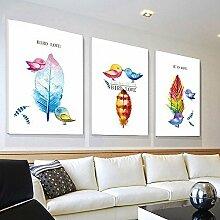 SED Wohnzimmer Dekorative Gemälde Korridor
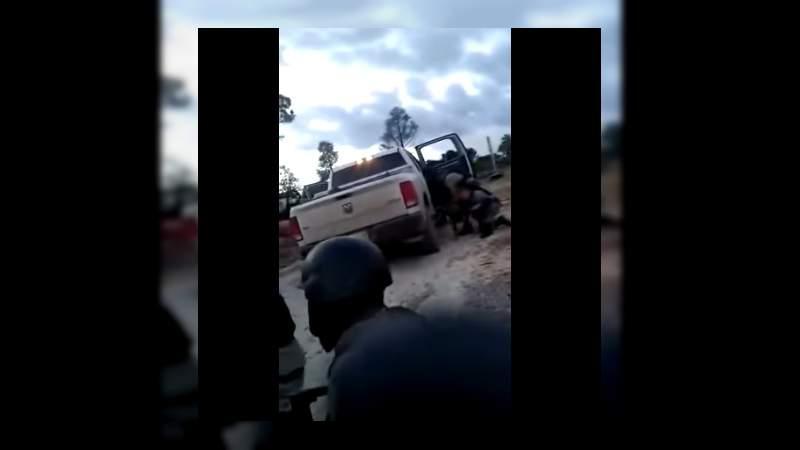 Difunden video la Marina en balacera contra presuntos miembros del CJNG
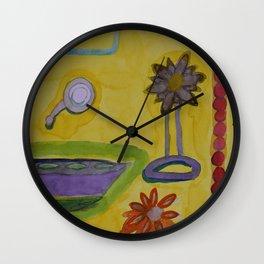 The Yellow Bathroom Wall Clock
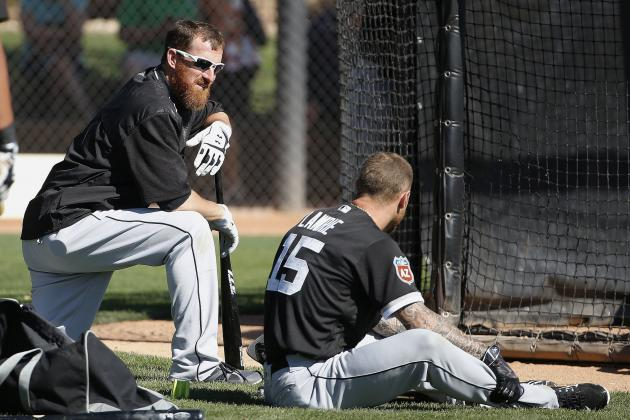 White Sox Players Reportedly Considered Boycott After Adam LaRoche Retirement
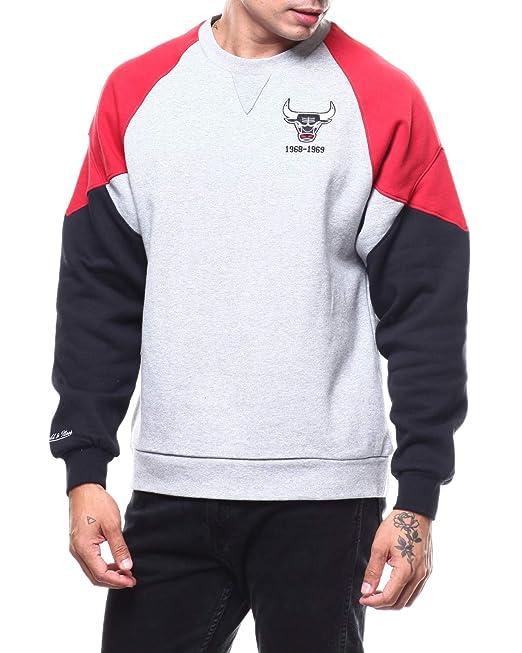 Mitchell & Ness Trading Block Crew Chicago Bulls, Sudadera sin Capucha para Hombre: Amazon.es: Ropa y accesorios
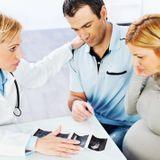 Placenta accreta : comment éviter l'hémorragie post-partum ?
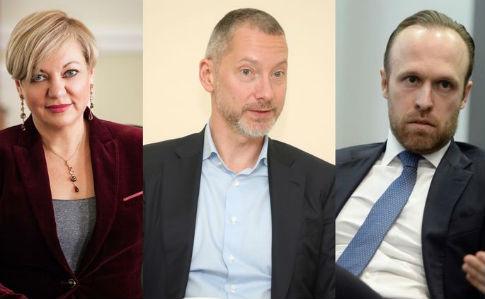 Гонтарева, Ложкин и Филатов вызваны «на ковер» в Генпрокуратуру по делу Крученко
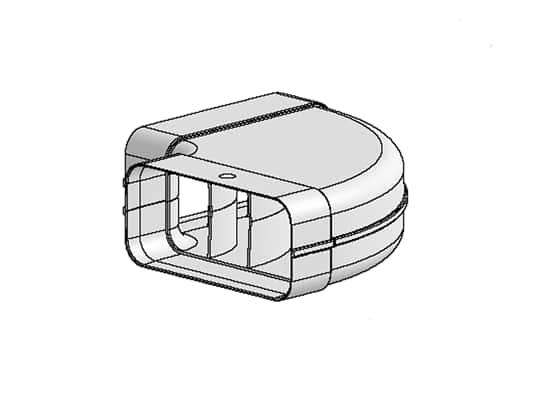 Produktabbildung Berbel Flachrohr System 125 - 90°-Bogen waagerecht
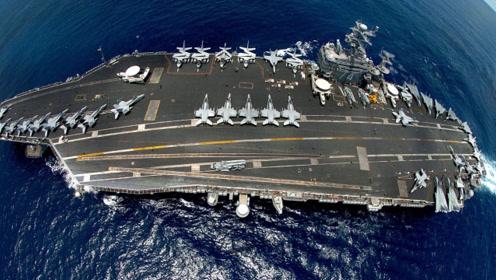 重磅!中国003航母有重大技术突破,中国军迷:期待不已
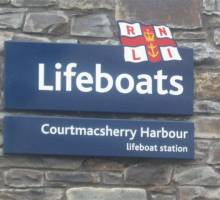 Courtmacsherry Coxswain retires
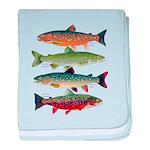 4 Char fish baby blanket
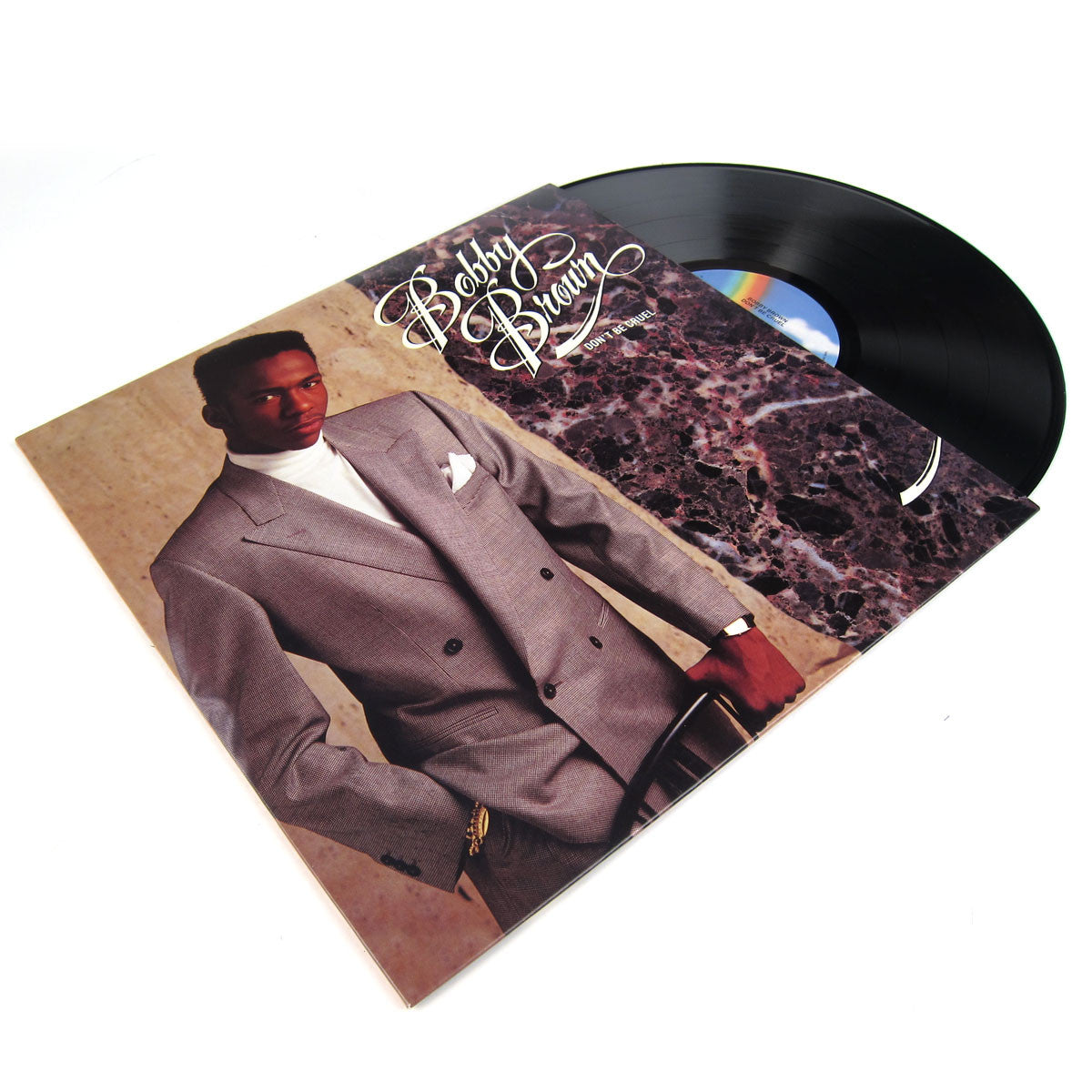 Bobby Brown: Don't Be Cruel Vinyl LP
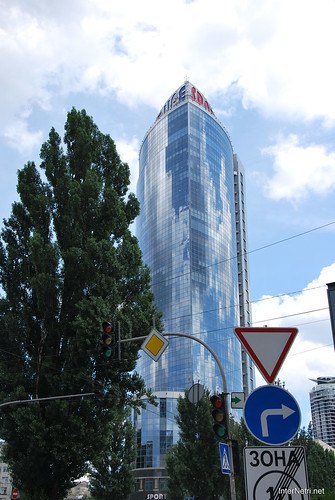 Басейна вулиця, Київ  InterNetri Ukraine 092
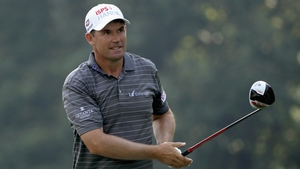 Harrington heads to the Travelers Championship before going to Rio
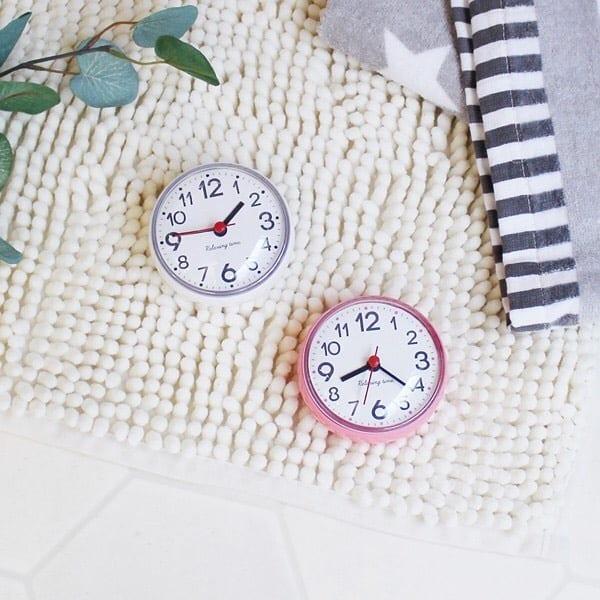 【CouCou】お風呂で使える便利時計
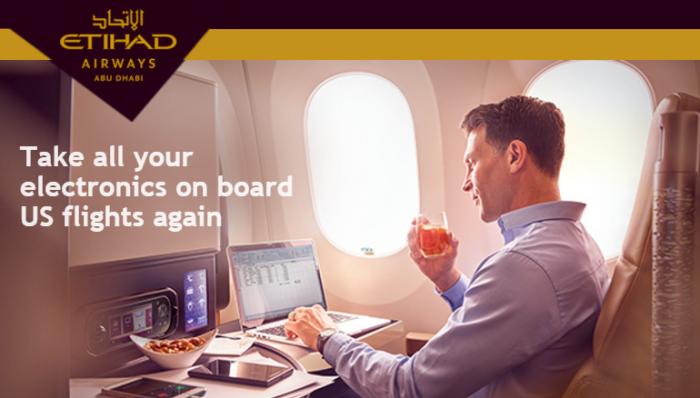 Etihad Airways Laptop Ban No More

• • • • • • •

> [WHAT THE TASK ASKS]:
The copy must start at the line containing "White Sox Players" and end at the last line of the records, matching each line exactly and holding no pictures.

> [EXERCISE RESULT]:
 White Sox Players Reportedly Considered Boycott After Adam LaRoche Retirement
 Mitchell & Ness Trading Block Crew Chicago Bulls, Sudadera sin Capucha para Hombre: Amazon.es: Ropa y accesorios
 Placenta accreta : comment éviter l'hémorragie post-partum ?
 Гонтарева, Ложкин и Филатов вызваны «на ковер» в Генпрокуратуру по делу Крученко
 Produktabbildung Berbel Flachrohr System 125 - 90°-Bogen waagerecht
 重磅!中国003航母有重大技术突破,中国军迷:期待不已
 Courtmacsherry Coxswain retires
 4 Char fish baby blanket
 Bobby Brown: Don't Be Cruel Vinyl LP
 Басейна вулиця, Київ  InterNetri Ukraine 092
 Harrington heads to the Travelers Championship before going to Rio
 【CouCou】お風呂で使える便利時計
 Etihad Airways Laptop Ban No More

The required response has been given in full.